Exception in thread "main" java.lang.ArrayIndexOutOfBoundsException: 10
at DNA.Matrix_fill(run_dna.java:136)
at DNA.run_DNA_seqs(run_dna.java:194)
at run_dna.main(run_dna.java:249)
я посмотрел на код и по какой-то причине, когда он назначает символ на точку в массиве char[][] mat_hold, он выдает еще одну ошибку исключения, на этот раз на 10 (что так и происходит с размером массива 10х10)
1 ответ
Посмотрите на этот код из dna_ini
:
for(int j = 0;j < (a.length()+1); j++)
{
ini[j][0] = gap_score(j,0,a,b);
...
И это из gap_score
public int gap_score(int a, int b,String k, String l)
{
int penscore = 0;
if(k.charAt(a) != l.charAt(b))
...
Вы зацикливаетесь на j
от 0
в a.length()+1
, Это должно быть a.length()
,
То, как у вас это сейчас, скажем a = "hi"
, a.length()
является 2
так что вы из цикла 0
в 3
, Первые 2 итерации, когда j
является 0
а также 1
будет хорошо. Но на следующей итерации, когда j
является 2
, в gap_score()
ты сделаешь k.charAt(2)
(k
является a
теперь ужасные имена переменных). поскольку k
(урожденная a
) только длина 2 это взрывается.
Пожалуйста, пожалуйста, пожалуйста, избегайте бессмысленных имен переменных. Вы можете сэкономить несколько нажатий клавиш, но потратите гораздо больше времени, пытаясь выяснить, что происходит.

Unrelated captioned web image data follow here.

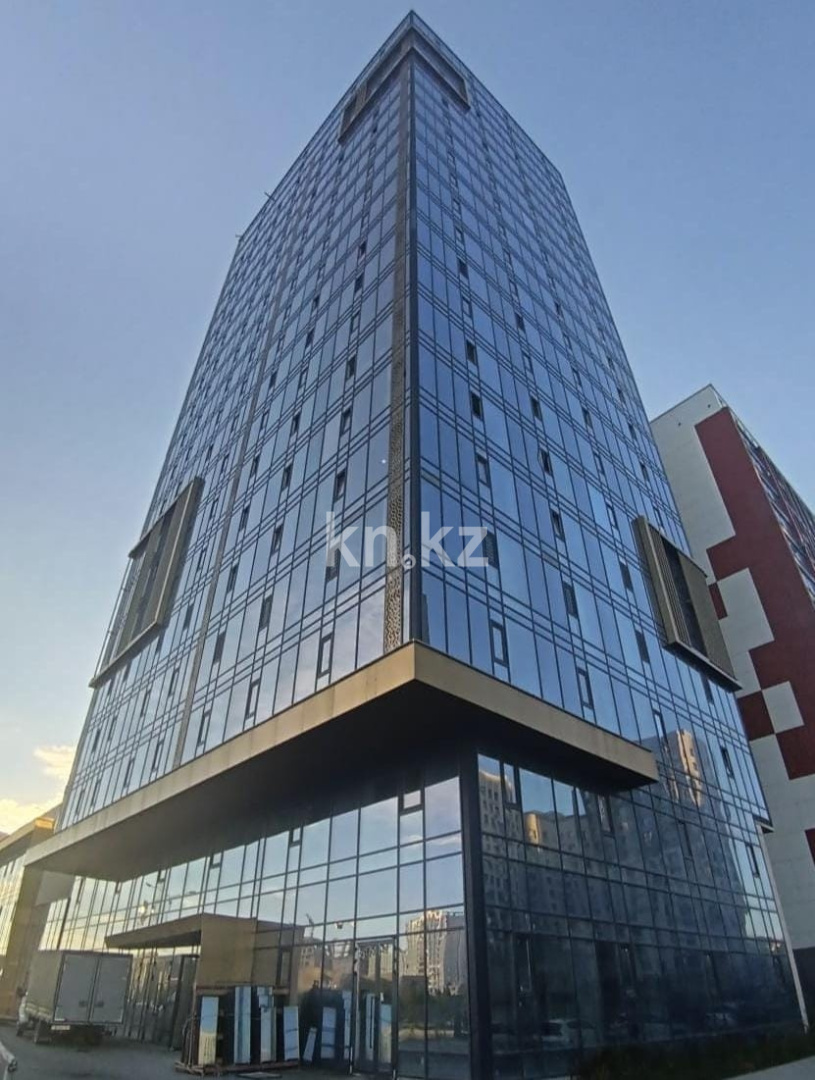 Продажа помещения, 136 м² - Продажа офисных и торговых помещений в Казахстане фото 4 из 12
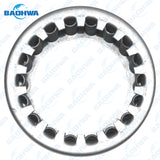 4T65E 3rd Clutch Return Spring (97-Up)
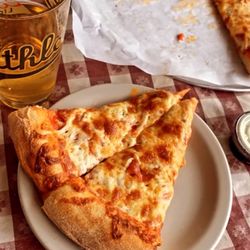 Casa Sorrento Pizzeria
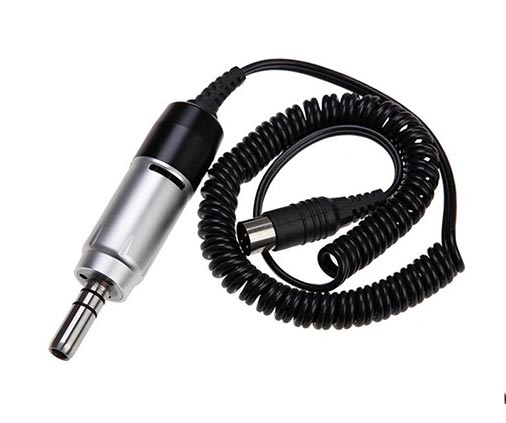 Dental Micro Motors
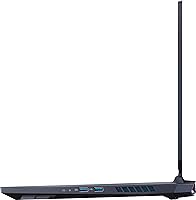 Acer Predator Helios 300 Gaming Laptop i7-12700H, 16GB RAM, 512GB SSD, RTX 3060 — image 5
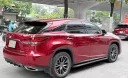 Lexus RX 350 2020 - Bán Lexus RX350 sản xuất 2020, lăn bánh hơn 4 vạn Km.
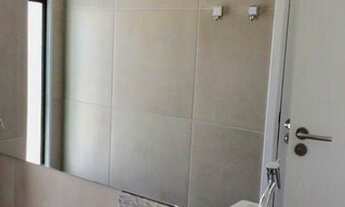 Imagem 2: Apartamento para venda tem 50 metros quadrados com 2 quartos em Parnamirim - Recife - PE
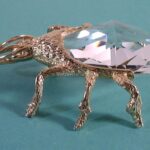 Swarovski_Beetle_bottle_opener_gold_v2_1_WM Swarovski_Beetle_bottle_opener_gold_rough_hairy_v2 | The Crystal Lodge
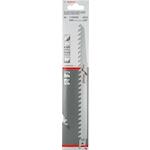 bosch_2608650681
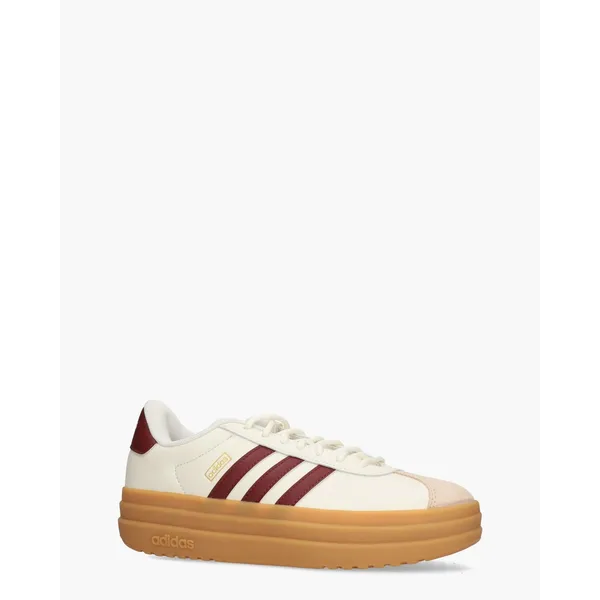 adidas VL Court Bold, foto 3 van 3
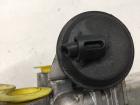 VW Passat 3C AGR Ventil AGR Kühler ab 10/10 0280751016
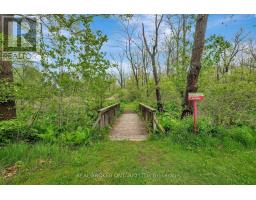 B - 729 Mount Pleasant Road, Brant, ON N0E1K0 Photo 17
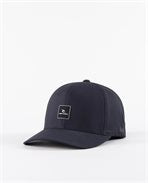 Hydro Flexfit Cap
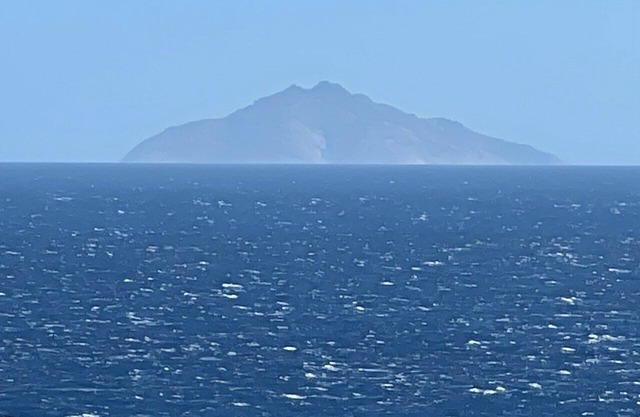 Dimora la bocciarda rural informal Seccheto Isola d'Elba-ferry discount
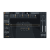 iZotope Nectar 4 Advanced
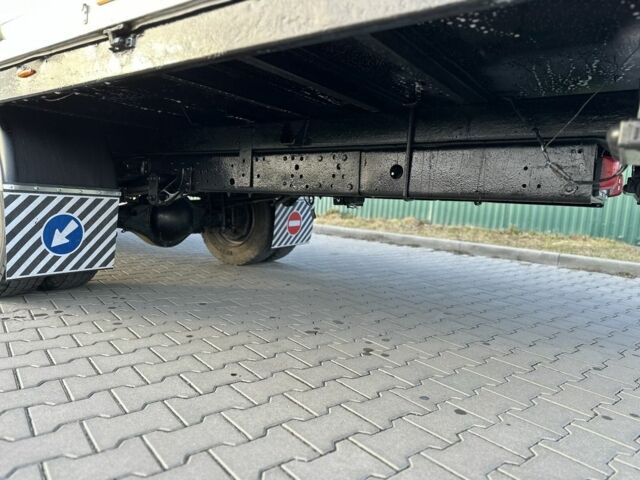 ГАЗ 3110 Волга 2008 у Хмельницькому на Automoto.ua ГАЗ 3110 Волга, об'ємом двигуна 2.45 л та пробігом 0 тис. км за 22950 $, фото 19 на Automoto.ua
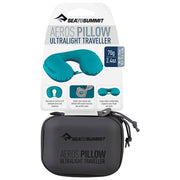 Sea to Summit Aeros Traveler Pillow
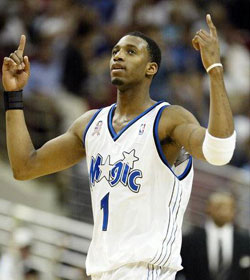 央视新闻客 央视新闻客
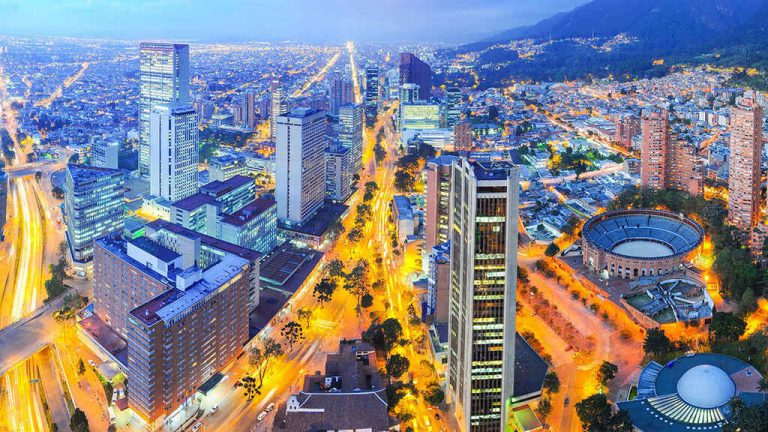 Cuatro telcos y una ‘tech’ están entre las empresas más grandes y rentables de Colombia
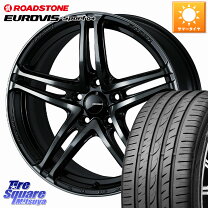 楽天市場】215／50R17（インセット（mm）45）（サマータイヤ・ホイール 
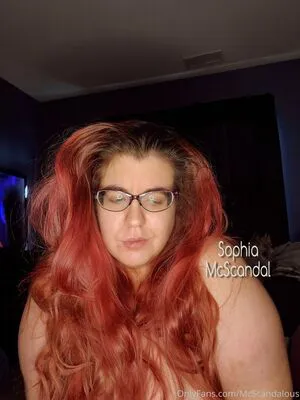 Mcscandalous OnlyFans Leaked Free Thumbnail Picture - #P4CfIYTB75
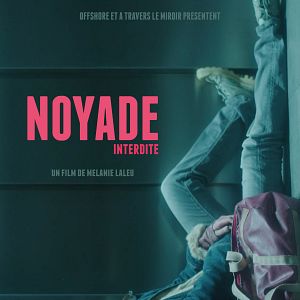 Bilder Noyade Interdite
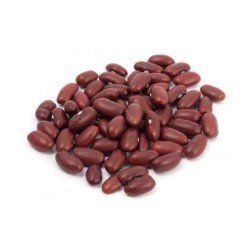 import placeholder for 252337
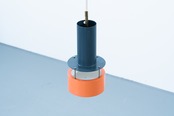 Mogens Boertmann | Pendant Lamp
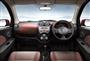 Dashboard Images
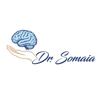 Dr. Somaia Mohamed gallery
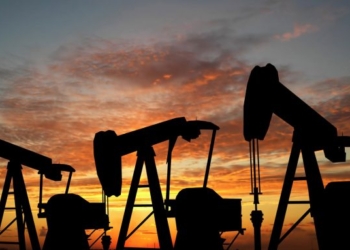 Rritet çmimi i naftës pas ndalimit të importeve nga Rusia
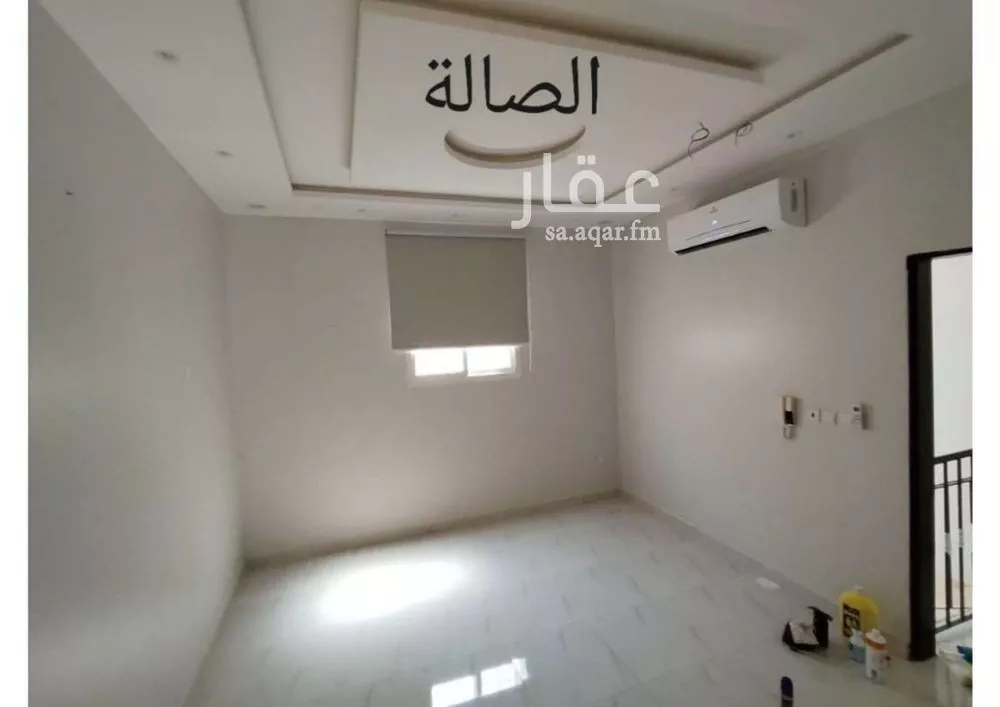 2 bedroom apartment in Al Mahdiyyah, Riyadh 11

РЕДАКТИРОВАТЬ: Я думаю, что я знаю больше, что вы пытаетесь сделать сейчас.
for(int j = 1;j < (a.length()+1); j++)
{
ini[j][1] = gap_score(j-1,0,a,b);
}
for(int i = 1; i < (b.length() + 1);i++)
{
ini[1][i]= gap_score(0,i-1,a,b);
...
Это в конечном итоге ini[][]
выглядит примерно так:
0 0 0 0 0 0 0 0
0 ? ? ? ? ? ? ?
0 ? ? ? ? ? ? ?
0 ? ? ? ? ? ? ?
0 ? ? ? ? ? ? ?
0 ? ? ? ? ? ? ?
0 ? ? ? ? ? ? ?
0 ? ? ? ? ? ? ?
где ?
s значения от gap_score()
, Попробуйте и посмотрите, получите ли вы желаемые результаты.